Volunteer Spotlight: Meet Ciji

Apr16

Our garden volunteer, Ciji, has been fighting hunger for years now. Her experience growing up in a rural farming community where she saw food insecurity affect her neighbors has shaped her decisions as an adult.

In high school, she remembers that a majority of her classmates received federal assistance and that her friends’ families were having a hard time making ends meet. Even the farmers who were growing food to sell couldn’t afford to feed their own families.

As a trained chef, she began working in a restaurant, but she felt that the working conditions weren’t optimal and that her co-workers were struggling to put food on their tables. That’s when she decided to use her culinary skills to make a difference.

“Fighting hunger is important because if you’re hungry that’s basically all you can think about. It completely takes over a person’s life when they don’t know where their next meal is coming from. They don’t know if their kids are going to have dinner tonight,” Ciji said.

She began working part time as a chef for a nonprofit in D.C. that provided two hot meals a day for individuals in need. Within a couple of weeks, she was running the kitchen full time along other trained chefs.    

When Ciji moved to Texas from D.C. a year ago, she needed a break from the kitchen. The warmer weather opened up a new opportunity for her to fight hunger and to pursue another passion: gardening.

The Food Bank’s garden volunteer opportunity was a perfect way for her to "play in the dirt", as she calls it, and to learn the ins and outs of gardening in Texas.

“One of the reasons why I wanted to come do the garden here is I’ve never tried to garden in Texas and I knew there was a lot to learn having moved from the Northeast,” Ciji said. “It’s been great to get to work with Greg [the Food Bank's gardner] and to get to ask him questions and learn how things actually grow here.”

Ciji quickly realized that gardening in Texas was a lot different than in D.C. At the Food Bank, she was planting seeds in October, which was something she didn’t think could be done.

“The first thing that was shocking to me was realizing that you could grow stuff year round because the weather is so much nicer,” Ciji said.

As a trained chef, Ciji loves seeing the whole process of getting a seed from a packet into a dish on the plate. Though she wouldn’t be cooking, she knew that volunteering in the garden helped get organic, nutritious food on the dinner tables of families in need.

“I think what I like the most is how tangible [volunteering] is. It is very direct. I’ve pulled this carrot out of the ground and then somebody will be eating it. It’s a very clear line that you can draw between what you’re working on and how it helps people,” she said.

Ciji has been volunteering with us since 2018 and has dedicated more than 95 hours of her time to helping us in the garden. Her extensive culinary background is especially helpful for harvest days when she helps Food Bank gardener Greg Mast with quality and portion size control of the produce.

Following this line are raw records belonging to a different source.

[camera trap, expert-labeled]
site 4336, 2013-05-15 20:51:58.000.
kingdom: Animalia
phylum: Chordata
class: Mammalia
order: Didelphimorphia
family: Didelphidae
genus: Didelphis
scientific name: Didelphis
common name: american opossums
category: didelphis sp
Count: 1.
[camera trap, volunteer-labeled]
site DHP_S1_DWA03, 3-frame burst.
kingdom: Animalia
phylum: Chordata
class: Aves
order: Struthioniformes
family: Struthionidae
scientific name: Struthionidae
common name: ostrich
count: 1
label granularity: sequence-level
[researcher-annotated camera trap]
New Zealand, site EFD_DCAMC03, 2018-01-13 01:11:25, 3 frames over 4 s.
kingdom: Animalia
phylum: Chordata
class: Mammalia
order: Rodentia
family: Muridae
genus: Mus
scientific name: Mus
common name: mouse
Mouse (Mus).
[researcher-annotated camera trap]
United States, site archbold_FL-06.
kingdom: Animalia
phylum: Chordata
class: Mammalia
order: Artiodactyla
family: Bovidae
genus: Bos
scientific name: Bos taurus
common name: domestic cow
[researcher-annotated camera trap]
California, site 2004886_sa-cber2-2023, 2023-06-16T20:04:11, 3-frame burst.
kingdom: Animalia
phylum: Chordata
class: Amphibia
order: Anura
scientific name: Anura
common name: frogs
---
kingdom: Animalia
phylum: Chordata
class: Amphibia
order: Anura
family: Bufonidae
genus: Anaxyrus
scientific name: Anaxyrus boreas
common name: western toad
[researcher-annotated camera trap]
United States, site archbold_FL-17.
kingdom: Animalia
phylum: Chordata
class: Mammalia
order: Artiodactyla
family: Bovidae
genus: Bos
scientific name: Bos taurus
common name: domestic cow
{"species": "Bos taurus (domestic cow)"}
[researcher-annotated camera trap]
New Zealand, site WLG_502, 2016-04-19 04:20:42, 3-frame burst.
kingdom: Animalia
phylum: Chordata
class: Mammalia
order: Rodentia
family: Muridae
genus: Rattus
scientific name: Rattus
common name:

“She comes every week and I have come to depend on her for leading projects with other volunteers when I need to devote my attention to multiple priorities,” Greg said. “I’m grateful for all of the garden volunteers, but those special few like Ciji who come consistently are an indispensable part of what makes the garden a successful program.”

Thank you, Ciji, for all your hard work in the garden and for helping us provide healthy, organic produce to our neighbors in need!